While the headline unemployment rate met expectations, there are signs of a cooling economy with slower-than-expected employment growth, a small increase in the unemployment rate and a small decrease in the employment rate. Plus, after almost two years of growing job vacancies, the number fell to 1.274 million for the first time since June-August 2020, suggesting that businesses now have less resource to hire additional staff. The report also pointed to declining wage increases but still topping analysts’ forecasts, potentially adding to the UK’s inflationary conundrum, although real wages still dropped at the fastest pace on record.
Ted Baker
Authentic Brands has reached a deal to acquire Ted Baker (LSE:TED) for around $254 million (£211 million), valuing the company at approximately £211 million. Ted Baker shareholders will be entitled to receive 110 pence in cash for each share.
The purchase with add to Authentic Brands’ global portfolio which includes Juicy Couture, Lucky Brands, Prince and Reebok. Ted Baker has been very open about its ambitions for a sale since April with today’s update a welcome development for investors, representing a more than 18% premium to the previous close price. The question now is whether any counter bids will come to the table or whether Ted Baker will stick with this generous offer. Shares in Ted Baker have surged more than 17% this morning, trading just shy of the Authentic Brands’ offer price, suggesting that the market believes, the deal will go through. The stock has had a rough ride before today’s bounce, shedding more than 40% since the peak in April.
BHP
BHP (LSE:BHP) annual profit jumped 26% to $21.3 billion, the highest in 11 years. The company also reported a record dividend, lifting the stock by more than 5% and the broader mining sector with it. Meanwhile, BHP continues to look for acquisitions, having offered to buy Oz Minerals Ltd (ASX:OZL) earlier this month.
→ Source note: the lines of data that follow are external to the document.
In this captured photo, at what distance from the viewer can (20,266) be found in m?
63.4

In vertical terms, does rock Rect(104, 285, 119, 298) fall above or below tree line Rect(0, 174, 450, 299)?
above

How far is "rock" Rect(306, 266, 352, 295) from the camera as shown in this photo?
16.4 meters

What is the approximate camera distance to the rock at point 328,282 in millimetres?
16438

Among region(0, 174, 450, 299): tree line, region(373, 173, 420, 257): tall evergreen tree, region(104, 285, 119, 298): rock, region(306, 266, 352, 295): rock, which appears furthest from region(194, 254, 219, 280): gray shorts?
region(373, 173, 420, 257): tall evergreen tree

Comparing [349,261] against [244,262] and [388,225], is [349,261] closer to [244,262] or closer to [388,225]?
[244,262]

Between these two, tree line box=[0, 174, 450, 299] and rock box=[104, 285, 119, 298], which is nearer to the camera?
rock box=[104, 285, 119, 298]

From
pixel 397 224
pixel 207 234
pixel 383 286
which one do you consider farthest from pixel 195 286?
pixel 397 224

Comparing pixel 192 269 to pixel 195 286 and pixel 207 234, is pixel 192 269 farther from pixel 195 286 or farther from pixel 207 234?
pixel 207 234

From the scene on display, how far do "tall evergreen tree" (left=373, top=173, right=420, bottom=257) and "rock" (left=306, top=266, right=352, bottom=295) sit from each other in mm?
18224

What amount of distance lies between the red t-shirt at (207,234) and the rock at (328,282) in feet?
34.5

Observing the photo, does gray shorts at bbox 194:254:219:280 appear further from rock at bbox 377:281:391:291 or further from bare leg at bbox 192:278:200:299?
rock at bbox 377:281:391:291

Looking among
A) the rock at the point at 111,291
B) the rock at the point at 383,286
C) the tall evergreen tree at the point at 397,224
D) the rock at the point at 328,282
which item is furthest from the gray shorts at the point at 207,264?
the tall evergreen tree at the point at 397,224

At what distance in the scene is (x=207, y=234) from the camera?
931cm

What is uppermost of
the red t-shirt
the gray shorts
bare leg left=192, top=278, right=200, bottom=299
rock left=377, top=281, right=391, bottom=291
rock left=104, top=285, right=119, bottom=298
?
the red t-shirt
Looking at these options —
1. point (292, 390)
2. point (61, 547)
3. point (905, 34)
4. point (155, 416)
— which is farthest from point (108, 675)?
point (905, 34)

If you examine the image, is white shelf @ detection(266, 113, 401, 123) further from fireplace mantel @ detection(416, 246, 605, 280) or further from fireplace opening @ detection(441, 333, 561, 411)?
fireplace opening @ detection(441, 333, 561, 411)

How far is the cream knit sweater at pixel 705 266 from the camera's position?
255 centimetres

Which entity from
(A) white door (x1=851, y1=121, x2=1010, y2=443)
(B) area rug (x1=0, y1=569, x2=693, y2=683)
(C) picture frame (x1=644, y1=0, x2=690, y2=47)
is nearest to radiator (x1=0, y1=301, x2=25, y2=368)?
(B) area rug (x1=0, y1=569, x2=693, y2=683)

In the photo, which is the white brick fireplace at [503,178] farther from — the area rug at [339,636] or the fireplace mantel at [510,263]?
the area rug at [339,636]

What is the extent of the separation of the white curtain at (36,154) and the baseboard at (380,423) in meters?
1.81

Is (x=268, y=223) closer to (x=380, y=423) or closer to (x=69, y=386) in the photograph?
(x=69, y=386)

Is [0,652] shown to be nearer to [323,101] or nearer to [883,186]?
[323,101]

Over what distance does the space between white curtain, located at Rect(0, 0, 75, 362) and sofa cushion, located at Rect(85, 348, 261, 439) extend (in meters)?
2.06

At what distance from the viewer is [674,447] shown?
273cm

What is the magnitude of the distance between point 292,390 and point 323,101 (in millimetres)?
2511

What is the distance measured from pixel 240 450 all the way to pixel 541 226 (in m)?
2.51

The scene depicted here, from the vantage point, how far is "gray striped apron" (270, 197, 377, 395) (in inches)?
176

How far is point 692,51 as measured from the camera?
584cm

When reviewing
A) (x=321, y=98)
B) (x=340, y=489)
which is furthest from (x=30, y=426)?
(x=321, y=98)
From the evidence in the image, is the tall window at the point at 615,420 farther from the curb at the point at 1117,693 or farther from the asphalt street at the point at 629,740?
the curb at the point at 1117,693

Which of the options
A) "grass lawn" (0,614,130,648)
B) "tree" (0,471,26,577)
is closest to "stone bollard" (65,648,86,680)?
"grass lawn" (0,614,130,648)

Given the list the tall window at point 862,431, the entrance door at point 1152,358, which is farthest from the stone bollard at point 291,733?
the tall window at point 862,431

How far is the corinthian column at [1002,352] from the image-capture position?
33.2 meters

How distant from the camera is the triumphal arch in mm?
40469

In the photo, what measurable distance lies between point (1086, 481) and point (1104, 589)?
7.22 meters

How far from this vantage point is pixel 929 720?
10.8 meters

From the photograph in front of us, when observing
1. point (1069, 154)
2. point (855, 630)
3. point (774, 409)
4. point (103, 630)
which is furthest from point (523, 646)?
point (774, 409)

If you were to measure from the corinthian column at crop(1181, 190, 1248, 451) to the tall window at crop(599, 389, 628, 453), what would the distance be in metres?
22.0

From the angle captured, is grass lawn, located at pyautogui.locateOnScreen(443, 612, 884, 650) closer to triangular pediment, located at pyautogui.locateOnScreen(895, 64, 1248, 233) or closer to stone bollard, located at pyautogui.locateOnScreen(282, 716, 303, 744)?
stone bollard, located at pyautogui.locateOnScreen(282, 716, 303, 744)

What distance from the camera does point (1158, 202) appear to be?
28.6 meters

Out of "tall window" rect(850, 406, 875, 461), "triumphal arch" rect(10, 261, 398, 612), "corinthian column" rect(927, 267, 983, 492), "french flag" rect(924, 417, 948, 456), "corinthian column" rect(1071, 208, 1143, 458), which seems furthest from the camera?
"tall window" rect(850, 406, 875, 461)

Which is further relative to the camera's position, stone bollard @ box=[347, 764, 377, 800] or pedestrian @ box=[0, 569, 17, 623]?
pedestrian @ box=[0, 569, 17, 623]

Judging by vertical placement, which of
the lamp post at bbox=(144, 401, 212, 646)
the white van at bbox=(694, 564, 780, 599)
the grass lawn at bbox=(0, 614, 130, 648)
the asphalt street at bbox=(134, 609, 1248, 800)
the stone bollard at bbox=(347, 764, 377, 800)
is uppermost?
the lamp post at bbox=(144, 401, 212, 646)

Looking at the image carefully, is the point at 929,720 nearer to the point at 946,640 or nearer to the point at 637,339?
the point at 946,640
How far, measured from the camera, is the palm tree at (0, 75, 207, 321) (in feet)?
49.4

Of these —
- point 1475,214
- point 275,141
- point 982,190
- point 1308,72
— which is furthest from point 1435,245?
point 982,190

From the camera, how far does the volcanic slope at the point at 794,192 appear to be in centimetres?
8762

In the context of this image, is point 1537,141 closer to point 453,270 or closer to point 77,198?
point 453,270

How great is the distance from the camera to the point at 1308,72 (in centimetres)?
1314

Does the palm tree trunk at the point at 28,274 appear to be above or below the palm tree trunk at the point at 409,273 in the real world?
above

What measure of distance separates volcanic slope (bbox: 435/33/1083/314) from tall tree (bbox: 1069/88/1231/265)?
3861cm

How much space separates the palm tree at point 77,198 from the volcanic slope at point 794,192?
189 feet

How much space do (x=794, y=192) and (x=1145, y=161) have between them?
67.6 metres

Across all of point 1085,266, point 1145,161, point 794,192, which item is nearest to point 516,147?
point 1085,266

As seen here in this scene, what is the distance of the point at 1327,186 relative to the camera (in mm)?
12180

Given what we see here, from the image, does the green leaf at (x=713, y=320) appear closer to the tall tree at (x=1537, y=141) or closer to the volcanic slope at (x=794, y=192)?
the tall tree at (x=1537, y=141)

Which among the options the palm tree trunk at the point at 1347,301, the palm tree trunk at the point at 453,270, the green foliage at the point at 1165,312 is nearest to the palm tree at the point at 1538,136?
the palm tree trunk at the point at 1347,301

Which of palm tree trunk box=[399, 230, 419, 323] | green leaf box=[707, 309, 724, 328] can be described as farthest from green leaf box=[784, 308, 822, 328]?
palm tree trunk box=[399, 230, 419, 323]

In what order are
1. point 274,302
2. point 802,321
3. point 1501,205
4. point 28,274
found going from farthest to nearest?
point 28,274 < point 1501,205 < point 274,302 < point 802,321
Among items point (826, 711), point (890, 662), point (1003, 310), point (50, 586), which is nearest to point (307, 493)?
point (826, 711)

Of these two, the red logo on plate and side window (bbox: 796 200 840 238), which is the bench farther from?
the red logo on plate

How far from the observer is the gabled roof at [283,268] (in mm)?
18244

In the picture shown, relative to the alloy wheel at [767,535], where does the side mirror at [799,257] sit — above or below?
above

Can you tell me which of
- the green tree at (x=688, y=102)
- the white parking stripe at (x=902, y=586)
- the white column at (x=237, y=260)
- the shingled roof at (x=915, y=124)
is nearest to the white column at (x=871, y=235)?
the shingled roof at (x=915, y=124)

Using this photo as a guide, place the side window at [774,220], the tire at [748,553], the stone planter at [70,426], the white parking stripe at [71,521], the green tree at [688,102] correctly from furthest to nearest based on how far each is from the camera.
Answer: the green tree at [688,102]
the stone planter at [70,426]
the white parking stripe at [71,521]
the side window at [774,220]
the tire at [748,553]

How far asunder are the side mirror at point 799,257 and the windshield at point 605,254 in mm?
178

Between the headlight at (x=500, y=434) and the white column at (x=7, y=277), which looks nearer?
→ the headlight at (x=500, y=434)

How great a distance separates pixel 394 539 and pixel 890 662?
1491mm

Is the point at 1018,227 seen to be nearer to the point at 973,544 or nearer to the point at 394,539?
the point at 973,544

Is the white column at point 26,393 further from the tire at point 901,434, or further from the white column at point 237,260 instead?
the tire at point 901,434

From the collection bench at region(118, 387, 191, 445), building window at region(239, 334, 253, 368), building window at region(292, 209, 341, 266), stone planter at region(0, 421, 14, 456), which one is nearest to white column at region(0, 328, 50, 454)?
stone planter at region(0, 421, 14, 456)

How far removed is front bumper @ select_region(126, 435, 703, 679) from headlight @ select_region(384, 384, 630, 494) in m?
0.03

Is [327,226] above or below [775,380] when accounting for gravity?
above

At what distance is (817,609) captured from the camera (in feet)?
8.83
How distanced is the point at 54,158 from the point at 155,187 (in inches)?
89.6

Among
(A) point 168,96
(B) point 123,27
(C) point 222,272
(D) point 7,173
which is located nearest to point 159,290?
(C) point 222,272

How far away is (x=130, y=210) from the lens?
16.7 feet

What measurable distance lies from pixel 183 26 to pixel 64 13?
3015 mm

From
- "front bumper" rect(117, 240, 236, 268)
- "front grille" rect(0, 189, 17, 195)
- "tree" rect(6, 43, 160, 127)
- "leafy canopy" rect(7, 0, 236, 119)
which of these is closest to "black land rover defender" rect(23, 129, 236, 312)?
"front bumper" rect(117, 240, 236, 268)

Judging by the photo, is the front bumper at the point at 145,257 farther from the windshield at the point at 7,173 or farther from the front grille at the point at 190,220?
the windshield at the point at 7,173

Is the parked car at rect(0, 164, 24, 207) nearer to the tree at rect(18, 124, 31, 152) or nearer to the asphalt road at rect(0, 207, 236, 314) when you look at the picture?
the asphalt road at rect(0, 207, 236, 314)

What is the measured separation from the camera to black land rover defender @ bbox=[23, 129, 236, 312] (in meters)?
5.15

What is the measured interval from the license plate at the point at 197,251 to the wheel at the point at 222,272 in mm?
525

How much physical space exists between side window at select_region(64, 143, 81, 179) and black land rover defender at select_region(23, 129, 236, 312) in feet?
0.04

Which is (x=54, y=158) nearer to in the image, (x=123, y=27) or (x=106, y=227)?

BHP has been a key beneficiary of the surge in commodity prices this year. Coal hit record highs this year following Russia’s invasion of Ukraine. It looks like BHP is keen to deploy its $4 billion of cash as it seeks out effective M&A opportunities in the sector. Another higher offer for OZ Minerals, after its first bid was rejected, looks as though it could be on the cards.
Looking ahead, the environment looks increasingly challenging with copper prices down 25% since the March high and with concerns about rising global interest rates, labour constraints and an economic slowdown in China.
Darktrace
Shares in Darktrace (LSE:DARK) surged more than 17% at the European open after US tech private equity group Thoma Bravo considered a bid to take the London-listed firm private. The bidder has until 12 September to make a former offer or walk away.
It has been a difficult year for M&A and IPO activity, given the volatile stock market landscape. Perhaps a privatisation of Darktrace is the best way to avoid the uncertainty of this year’s market gyrations, with the potential to float the company once again in the coming years once confidence is restored in equities.Â
Last month, Darktrace shares jumped after it lifted its full-year profit margin forecast and said it anticipates revenue to jump nearly 50% versus last year. Darktrace has benefited from a surge in demand for cybersecurity this year amid the war in Ukraine and increased cyber threats. The company has managed to secure a number of major corporate clients including AB inBev, which has boosted the top and bottom lines. However, this positivity hasn’t been reflected in its share price with the stock down significantly since last October after a downbeat analyst note.